Martedì, 21 Novembre 2017

Nuova tempesta solare in corso, un'altra in arrivo

Scienza e Tecnica
Il Sole in attività, fotografato dall'osservatorio Sdo della Nasa (fonte: SDO/NASA)
© ANSA

All'indomani dell'eruzione solare da record, la seconda più intensa degli ultimi 11 anni, il Sole continua a essere esuberante ed è stato irrequieto per tutta la notte. Lo ha detto all'ANSA Mauro Messerotti, dell'Osservatorio di Trieste dell'Istituto Nazionale di Astrofisica (Inaf) e consigliere per il meteo spaziale della direzione scientifica dell'Inaf e dell'università di Trieste.

Le particelle liberate dall'eruzione solare del 10 settembre hanno raggiunto la Terra provocando una tempesta ancora in corso; un'altra tempesta è attesa fra il pomeriggio e la serata dell'11 settembre, causata dall'espulsione di materia coronale, ossia generata nella parte più esterna dell'atmosfera della nostra stella.

"Il brillamento registrato il 10 settembre, dovuto all'attività della macchia solare indicata con la sigla AR2673, è stato davvero molto lungo: è durato per tutta la notte", ha detto ancora Messerotti. Per ore, quindi ha emesso raggi X e particelle ad alta energia, come protoni ed elettroni. "Le particelle più ricche di energia sono arrivate sul nostro pianeta nell'arco di 15 minuti". Gli altri sono arrivati in seguito e il risultato è stata una forte tempesta che ha causato problemi alle comunicazioni radio nelle regioni polari.

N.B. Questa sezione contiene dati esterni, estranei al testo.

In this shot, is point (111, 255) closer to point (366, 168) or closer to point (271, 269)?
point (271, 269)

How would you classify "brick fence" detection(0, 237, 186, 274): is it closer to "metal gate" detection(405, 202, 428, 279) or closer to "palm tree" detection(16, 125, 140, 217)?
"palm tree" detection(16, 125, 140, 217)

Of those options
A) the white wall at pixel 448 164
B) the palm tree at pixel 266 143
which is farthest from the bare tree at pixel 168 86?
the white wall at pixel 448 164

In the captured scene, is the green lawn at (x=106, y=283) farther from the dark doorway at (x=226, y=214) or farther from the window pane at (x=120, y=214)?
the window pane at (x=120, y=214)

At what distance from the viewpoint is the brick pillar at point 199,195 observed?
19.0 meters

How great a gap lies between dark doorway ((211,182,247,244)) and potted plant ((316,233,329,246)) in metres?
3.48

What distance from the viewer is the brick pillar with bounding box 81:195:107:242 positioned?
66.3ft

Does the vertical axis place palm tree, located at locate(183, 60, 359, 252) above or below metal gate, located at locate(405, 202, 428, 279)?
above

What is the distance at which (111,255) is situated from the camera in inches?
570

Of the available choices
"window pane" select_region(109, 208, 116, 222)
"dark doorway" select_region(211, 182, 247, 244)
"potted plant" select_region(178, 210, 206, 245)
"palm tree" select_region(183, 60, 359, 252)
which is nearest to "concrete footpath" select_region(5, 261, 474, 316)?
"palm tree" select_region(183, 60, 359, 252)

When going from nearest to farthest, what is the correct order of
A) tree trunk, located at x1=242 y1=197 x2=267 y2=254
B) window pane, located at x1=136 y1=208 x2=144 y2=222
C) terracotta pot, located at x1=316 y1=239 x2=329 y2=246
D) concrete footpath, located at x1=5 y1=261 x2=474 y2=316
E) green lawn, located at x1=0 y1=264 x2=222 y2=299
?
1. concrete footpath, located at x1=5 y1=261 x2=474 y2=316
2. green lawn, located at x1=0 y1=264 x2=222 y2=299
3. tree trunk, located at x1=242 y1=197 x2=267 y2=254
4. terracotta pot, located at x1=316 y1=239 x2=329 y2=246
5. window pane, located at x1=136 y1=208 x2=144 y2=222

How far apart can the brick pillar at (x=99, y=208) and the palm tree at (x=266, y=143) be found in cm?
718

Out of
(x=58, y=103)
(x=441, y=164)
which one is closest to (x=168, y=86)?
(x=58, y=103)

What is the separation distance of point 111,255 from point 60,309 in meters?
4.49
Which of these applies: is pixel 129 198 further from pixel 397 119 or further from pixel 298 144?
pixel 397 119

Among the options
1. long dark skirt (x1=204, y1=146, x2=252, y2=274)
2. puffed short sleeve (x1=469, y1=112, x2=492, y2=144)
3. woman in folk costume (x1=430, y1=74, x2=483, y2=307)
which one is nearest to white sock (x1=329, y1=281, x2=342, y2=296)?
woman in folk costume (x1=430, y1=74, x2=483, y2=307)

Nel frattempo il Sole ha continuato ad 'agitarsi', dando origine a un'espulsione di materia dalla corona solare: "la materia - ha osservato ancora Messerotti - è stata espulsa in tutte le direzioni e sicuramente interesserà la Terra con una tempesta geomagnetica". Si è formata così una bolla di plasma, ossia di particelle elettricamente cariche, scagliata via dal Sole alla velocità stimata in 1.900 chilometri al secondo e che potrebbe arrivare sulla Terra fra le 16,00 e le 20,00 italiane. A differenza della tempesta in corso, che ha colpito solo una porzione del campo magnetico terrestre, quella in arrivo potrà interessare l'intero campo magnetico del nostro pianeta.